[Dataset excerpts]
- - - -
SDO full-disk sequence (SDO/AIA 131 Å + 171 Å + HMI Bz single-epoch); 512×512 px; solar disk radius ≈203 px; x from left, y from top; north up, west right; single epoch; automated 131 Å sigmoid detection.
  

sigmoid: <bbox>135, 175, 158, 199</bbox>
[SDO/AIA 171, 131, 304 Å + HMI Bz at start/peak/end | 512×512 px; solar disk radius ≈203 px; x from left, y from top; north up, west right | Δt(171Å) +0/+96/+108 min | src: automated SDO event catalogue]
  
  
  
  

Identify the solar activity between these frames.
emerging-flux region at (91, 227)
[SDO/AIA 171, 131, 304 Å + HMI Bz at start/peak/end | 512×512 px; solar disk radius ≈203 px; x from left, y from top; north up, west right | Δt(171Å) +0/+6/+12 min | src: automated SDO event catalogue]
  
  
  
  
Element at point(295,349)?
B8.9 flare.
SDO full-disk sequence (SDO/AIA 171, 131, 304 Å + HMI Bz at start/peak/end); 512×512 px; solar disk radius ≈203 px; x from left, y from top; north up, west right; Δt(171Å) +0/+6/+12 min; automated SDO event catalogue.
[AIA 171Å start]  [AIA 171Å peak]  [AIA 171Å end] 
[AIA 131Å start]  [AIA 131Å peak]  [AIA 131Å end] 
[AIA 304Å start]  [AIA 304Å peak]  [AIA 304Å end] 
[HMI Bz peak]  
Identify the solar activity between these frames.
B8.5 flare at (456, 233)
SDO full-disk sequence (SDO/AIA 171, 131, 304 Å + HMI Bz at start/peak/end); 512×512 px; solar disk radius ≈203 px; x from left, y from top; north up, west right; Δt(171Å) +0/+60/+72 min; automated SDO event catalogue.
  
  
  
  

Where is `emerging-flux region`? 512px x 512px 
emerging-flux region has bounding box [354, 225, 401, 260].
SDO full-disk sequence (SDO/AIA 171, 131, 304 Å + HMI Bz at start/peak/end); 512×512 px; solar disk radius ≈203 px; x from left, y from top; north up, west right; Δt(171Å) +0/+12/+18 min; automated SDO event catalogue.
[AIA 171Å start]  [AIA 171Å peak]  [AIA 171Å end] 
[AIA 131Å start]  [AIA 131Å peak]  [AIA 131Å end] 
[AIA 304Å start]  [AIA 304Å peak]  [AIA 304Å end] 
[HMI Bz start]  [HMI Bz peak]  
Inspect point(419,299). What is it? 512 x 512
- - - -
◆ Stated goal:
Copy out every line of the records above, character for character.

◆ Task output:
SDO full-disk sequence (SDO/AIA 131 Å + 171 Å + HMI Bz single-epoch); 512×512 px; solar disk radius ≈203 px; x from left, y from top; north up, west right; single epoch; automated 131 Å sigmoid detection.
  

sigmoid: <bbox>135, 175, 158, 199</bbox>
[SDO/AIA 171, 131, 304 Å + HMI Bz at start/peak/end | 512×512 px; solar disk radius ≈203 px; x from left, y from top; north up, west right | Δt(171Å) +0/+96/+108 min | src: automated SDO event catalogue]
  
  
  
  

Identify the solar activity between these frames.
emerging-flux region at (91, 227)
[SDO/AIA 171, 131, 304 Å + HMI Bz at start/peak/end | 512×512 px; solar disk radius ≈203 px; x from left, y from top; north up, west right | Δt(171Å) +0/+6/+12 min | src: automated SDO event catalogue]
  
  
  
  
Element at point(295,349)?
B8.9 flare.
SDO full-disk sequence (SDO/AIA 171, 131, 304 Å + HMI Bz at start/peak/end); 512×512 px; solar disk radius ≈203 px; x from left, y from top; north up, west right; Δt(171Å) +0/+6/+12 min; automated SDO event catalogue.
[AIA 171Å start]  [AIA 171Å peak]  [AIA 171Å end] 
[AIA 131Å start]  [AIA 131Å peak]  [AIA 131Å end] 
[AIA 304Å start]  [AIA 304Å peak]  [AIA 304Å end] 
[HMI Bz peak]  
Identify the solar activity between these frames.
B8.5 flare at (456, 233)
SDO full-disk sequence (SDO/AIA 171, 131, 304 Å + HMI Bz at start/peak/end); 512×512 px; solar disk radius ≈203 px; x from left, y from top; north up, west right; Δt(171Å) +0/+60/+72 min; automated SDO event catalogue.
  
  
  
  

Where is `emerging-flux region`? 512px x 512px 
emerging-flux region has bounding box [354, 225, 401, 260].
SDO full-disk sequence (SDO/AIA 171, 131, 304 Å + HMI Bz at start/peak/end); 512×512 px; solar disk radius ≈203 px; x from left, y from top; north up, west right; Δt(171Å) +0/+12/+18 min; automated SDO event catalogue.
[AIA 171Å start]  [AIA 171Å peak]  [AIA 171Å end] 
[AIA 131Å start]  [AIA 131Å peak]  [AIA 131Å end] 
[AIA 304Å start]  [AIA 304Å peak]  [AIA 304Å end] 
[HMI Bz start]  [HMI Bz peak]  
Inspect point(419,299). What is it? 512 x 512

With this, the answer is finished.